Ejercicio propuesto A:
Según el fragmento seleccionado, explica en una a tres oraciones por qué fue más listo Jesús al no responder si son muchos o pocos los que se salvan.

Fragmento seleccionado:
Una vez más que el Evangelio nos viene a despertar de nuestra modorra, de nuestra pereza, de nuestra desidia, de nuestra comodidad…
No nos gusta el riesgo, la aventura, la vida heroica, y nos empeñamos en caminar siempre por carreteras asfaltadas sin esfuerzo alguno y de entrar por puertas amplias por las que cabe todo.
Viene hoy el Señor, y nos previene:
– ¡Al tanto con esa vida tan peligrosa! ¡A ser un poco más valientes!…
La ocasión para este consejo austero —y que no nos gusta, naturalmente— se la da la pregunta de uno del auditorio, mientras Jesús camina decidido hacia Jerusalén, donde le espera la cruz:
– Maestro, ¿son muchos o son pocos los que se salvan?
¡Cuánto que nos gustaría a nosotros ahora haber tenido una respuesta clara de Jesús! Pero Jesús fue más listo, y no quiso responder. Se contentó con decir:
– ¡Esfuércense por alcanzar ustedes la salvación!
Si hubiera dicho: -Son pocos, muy pocos los que entran en la vida eterna…, nosotros nos hubiéramos sentido aterrados, pesimistas, acobardados, y la vida hubiese sido una tortura.
Si, por el contrario, hubiese dicho: -¡No, hombre! ¿Cómo quieres que sean pocos los que se salven? Se salva la mayoría, que para eso vine yo al mundo…, nosotros entonces hubiéramos tomado la vida en broma, o poco menos.
Porque, desgraciadamente, no es raro oír expresiones como ésta: -¿Mis pecados? Sí, son muchos y graves. Pero, ¡ya pagó Jesucristo por mí, y la salvación la tengo segura!
Quienes así piensan y hablan, dejan todo al Señor y no aportan ellos esfuerzo alguno.
Queramos que no, ésta hubiera sido nuestra actitud ante el Señor:
De desesperación, porque nos hubiéramos dicho: -¡No hay nada que hacer! Todo está perdido…
O bien de frescura y de temeridad, porque hubiéramos pensado: -¿Para qué molestarse? Jesucristo lo ha hecho todo. Me basta mi fe en Él.
Al pensar y al actuar así, hubiésemos tenido eso que hemos dicho: o una vida atormentada, o una salvación en grave peligro.

Extracto de registros:
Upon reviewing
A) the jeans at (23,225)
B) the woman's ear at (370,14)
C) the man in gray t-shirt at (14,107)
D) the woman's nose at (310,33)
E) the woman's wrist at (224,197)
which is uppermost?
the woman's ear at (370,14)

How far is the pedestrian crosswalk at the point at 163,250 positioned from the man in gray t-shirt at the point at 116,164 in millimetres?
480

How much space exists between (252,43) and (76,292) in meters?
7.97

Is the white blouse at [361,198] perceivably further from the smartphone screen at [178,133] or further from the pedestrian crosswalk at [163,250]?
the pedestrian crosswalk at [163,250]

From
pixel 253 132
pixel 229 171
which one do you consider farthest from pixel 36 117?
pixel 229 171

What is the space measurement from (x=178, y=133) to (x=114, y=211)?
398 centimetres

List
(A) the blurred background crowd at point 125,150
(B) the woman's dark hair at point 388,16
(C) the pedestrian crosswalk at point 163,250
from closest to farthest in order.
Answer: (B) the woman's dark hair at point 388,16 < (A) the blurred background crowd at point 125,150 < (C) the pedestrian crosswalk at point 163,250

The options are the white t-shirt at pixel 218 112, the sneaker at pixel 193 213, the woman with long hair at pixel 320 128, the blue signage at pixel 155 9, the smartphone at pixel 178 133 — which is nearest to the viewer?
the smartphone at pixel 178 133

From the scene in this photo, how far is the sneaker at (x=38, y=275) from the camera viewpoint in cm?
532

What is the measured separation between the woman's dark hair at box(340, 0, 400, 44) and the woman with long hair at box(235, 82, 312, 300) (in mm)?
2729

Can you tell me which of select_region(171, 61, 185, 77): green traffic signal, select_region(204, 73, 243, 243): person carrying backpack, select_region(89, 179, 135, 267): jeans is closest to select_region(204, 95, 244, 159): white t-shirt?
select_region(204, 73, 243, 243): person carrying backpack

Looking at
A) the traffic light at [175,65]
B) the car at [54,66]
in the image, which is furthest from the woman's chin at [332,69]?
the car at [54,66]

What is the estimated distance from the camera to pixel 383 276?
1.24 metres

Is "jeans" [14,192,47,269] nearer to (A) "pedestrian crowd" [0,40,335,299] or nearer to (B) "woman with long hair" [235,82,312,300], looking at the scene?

Ejercicio propuesto B:
Muestra cada línea de los registros que contenga la palabra "sneaker".

Resultado A:
Si hubiera dicho que son muy pocos los que entran en la vida eterna, nos habríamos sentido aterrados, pesimistas y acobardados, y la vida habría sido una tortura. Si hubiera dicho que se salva la mayoría, habríamos tomado la vida en broma, o poco menos, dejando todo al Señor sin aportar esfuerzo alguno.

Resultado B:
The options are the white t-shirt at pixel 218 112, the sneaker at pixel 193 213, the woman with long hair at pixel 320 128, the blue signage at pixel 155 9, the smartphone at pixel 178 133 — which is nearest to the viewer?
From the scene in this photo, how far is the sneaker at (x=38, y=275) from the camera viewpoint in cm?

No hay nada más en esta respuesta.